It looks like drug approvals have well and truly bounced back. 2019’s total of 45 approvals may not have hit the record high posted in 2018, but it fits into a general upward trend since 2016, when the FDA approved just 22 drugs.

“A ten year view of novel drug approvals in the US shows how numbers have climbed recently. The sector’s focus on rare diseases or poorly served niches in the oncology world has a lot to do with this focus, which the FDA has rewarded with very fast decisions,” wrote Vantage in its 2020 Preview.

By the FDA’s count, it approved 48 new molecular entities, down from 59 the year before and 46 in 2017. As has become custom, our count is different. We included Zolgensma, Novartis’ gene therapy for spinal muscular atrophy, and Ervebo, Merck’s Ebola vaccine. We omitted a handful of drugs, such as a dye used in eye surgery and a trio of diagnostic imaging agents. We also left out Accrufer, an iron replacement in the form of ferric maltol.

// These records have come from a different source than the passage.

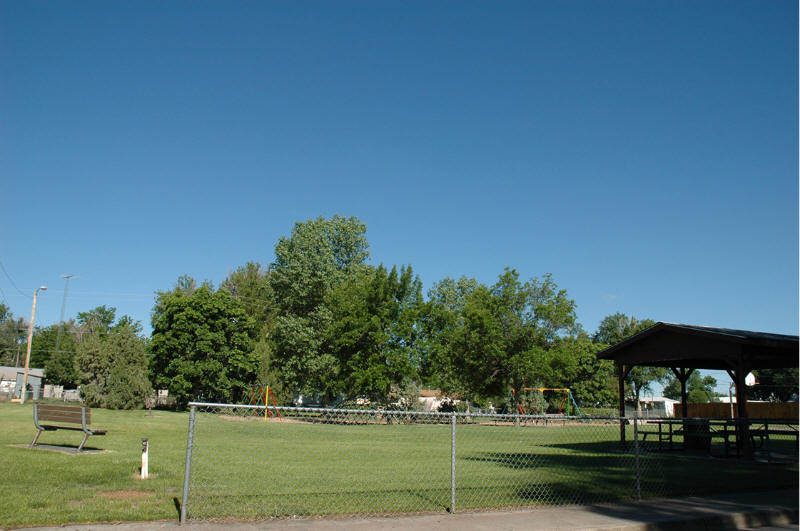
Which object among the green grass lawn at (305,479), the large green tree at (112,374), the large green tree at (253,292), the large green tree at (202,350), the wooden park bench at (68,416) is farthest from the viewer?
the large green tree at (253,292)

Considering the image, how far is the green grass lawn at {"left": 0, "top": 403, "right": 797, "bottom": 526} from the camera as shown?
287 inches

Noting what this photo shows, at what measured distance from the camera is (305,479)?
10234mm

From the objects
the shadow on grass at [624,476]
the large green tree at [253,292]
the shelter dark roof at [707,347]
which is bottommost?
the shadow on grass at [624,476]

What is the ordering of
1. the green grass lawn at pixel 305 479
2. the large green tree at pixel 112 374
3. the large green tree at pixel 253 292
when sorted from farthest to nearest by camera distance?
the large green tree at pixel 253 292 < the large green tree at pixel 112 374 < the green grass lawn at pixel 305 479

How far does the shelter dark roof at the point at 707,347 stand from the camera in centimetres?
1633

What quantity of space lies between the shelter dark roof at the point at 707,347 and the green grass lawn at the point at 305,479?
3.21m

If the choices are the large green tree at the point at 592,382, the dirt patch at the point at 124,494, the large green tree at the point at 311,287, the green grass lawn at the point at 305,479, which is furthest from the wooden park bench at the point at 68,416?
the large green tree at the point at 592,382

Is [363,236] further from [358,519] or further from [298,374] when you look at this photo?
[358,519]

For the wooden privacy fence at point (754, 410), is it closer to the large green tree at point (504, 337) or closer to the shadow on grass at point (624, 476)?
the large green tree at point (504, 337)

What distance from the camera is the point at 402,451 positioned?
17.2 metres

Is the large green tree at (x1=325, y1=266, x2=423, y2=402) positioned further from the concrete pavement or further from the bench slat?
the concrete pavement

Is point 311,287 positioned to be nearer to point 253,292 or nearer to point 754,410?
point 253,292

Novartis emerged the clear winner in 2019. Counting Zolgensma, the Big Pharma tallied six new drug approvals. And unlike Pfizer, which won the most approvals in 2018 with four cancer nods, Novartis’ approvals spanned multiple disease areas: breast cancer drug Piqray; multiple sclerosis drug Mayzent; sickle cell treatment Adakveo; Beovu, for wet age-related macular degeneration; and Egaten, a drug approved long ago to treat parasites in animals that got its first FDA nod in February to treat people with liver flukes.

For the most part, other companies big and small bagged one approval each. A handful, including Roche, Merck, Daiichi Sankyo and AbbVie, picked up two approvals apiece, but the winner in that group was Bristol-Myers Squibb, which ended a two-year drought. Its $74 billion buyout of Celgene is delivering results. Both of BMS’ nods in 2019 were for hematology assets picked up in that deal: myelofibrosis drug Inrebic and Reblozyl, which treats anemia in patients with beta thalassemia.

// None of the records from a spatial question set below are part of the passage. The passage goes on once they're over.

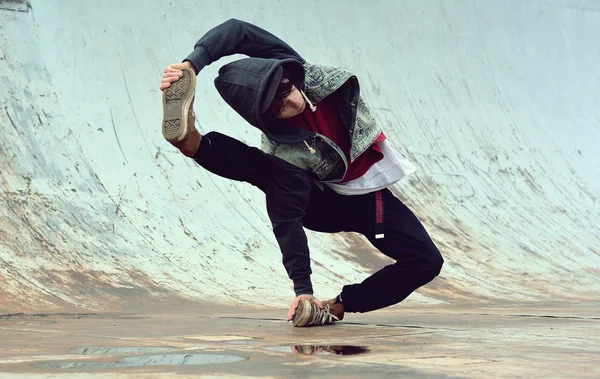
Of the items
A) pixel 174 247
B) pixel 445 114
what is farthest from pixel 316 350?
pixel 445 114

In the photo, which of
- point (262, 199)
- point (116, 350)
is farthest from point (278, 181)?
point (262, 199)

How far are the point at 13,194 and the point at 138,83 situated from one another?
1318mm

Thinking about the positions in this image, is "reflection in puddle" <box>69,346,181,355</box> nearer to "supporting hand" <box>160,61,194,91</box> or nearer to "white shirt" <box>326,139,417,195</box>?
"supporting hand" <box>160,61,194,91</box>

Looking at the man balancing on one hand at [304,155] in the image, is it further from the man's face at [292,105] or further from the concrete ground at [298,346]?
the concrete ground at [298,346]

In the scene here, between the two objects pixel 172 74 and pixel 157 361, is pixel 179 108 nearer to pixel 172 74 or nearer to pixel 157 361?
pixel 172 74

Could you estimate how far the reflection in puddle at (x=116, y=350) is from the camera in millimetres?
1926

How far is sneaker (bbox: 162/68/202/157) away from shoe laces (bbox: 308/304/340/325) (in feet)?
2.04

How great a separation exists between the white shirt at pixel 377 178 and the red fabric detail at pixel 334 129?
14 mm

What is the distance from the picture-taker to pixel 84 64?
17.0 feet

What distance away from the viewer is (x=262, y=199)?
4.99m

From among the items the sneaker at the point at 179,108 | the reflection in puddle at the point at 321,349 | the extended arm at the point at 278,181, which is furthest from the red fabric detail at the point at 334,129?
the reflection in puddle at the point at 321,349

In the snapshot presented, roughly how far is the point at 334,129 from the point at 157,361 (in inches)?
43.1

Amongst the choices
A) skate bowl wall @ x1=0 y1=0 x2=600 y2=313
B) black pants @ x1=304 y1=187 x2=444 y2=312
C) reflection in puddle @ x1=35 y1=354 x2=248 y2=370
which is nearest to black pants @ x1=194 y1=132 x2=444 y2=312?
black pants @ x1=304 y1=187 x2=444 y2=312

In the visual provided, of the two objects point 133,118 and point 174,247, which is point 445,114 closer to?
point 133,118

Speaking of Bristol-Myers, the only top 15 pharma company to go without a new drug approval in 2017 and 2018, the number of have-nots multiplied this year: GlaxoSmithKline, Gilead, and Teva. AstraZeneca would have joined them if not for an 11th-hour approval of its Daiichi-partnered breast cancer drug Enhertu.

A drug for Duchenne muscular dystrophy took the crown for most controversial approval for the third time. The FDA’s surprise approval of Sarepta’s Vyondys 53—a drug it had rejected four months earlier—followed that of Sarepta’s Exondys 51 in 2016 and the 2017 nod for Marathon Pharma’s Emflaza, which came to market with an $89,000-per-year price tag despite being available overseas for decades at a much lower price.

As usual, cancer approvals led the pack at 11 nods, with solid tumor drugs outnumbering blood cancer medications 7-4. Johnson & Johnson’s lone approval, Balversa, became the first targeted treatment for bladder cancer, and Seattle Genetics and Astellas scored an early nod for Padcev, an antibody-drug conjugate for metastatic bladder cancer. Roche’s Rozlytrek joined Bayer and Loxo’s—now Eli Lilly’s—Vitrakvi as a “tissue-agnostic” drug. It is approved to treat tumors with an NTRK gene fusion, the same indication as Vitrakvi, as well as ROS1-positive non-small cell lung cancers.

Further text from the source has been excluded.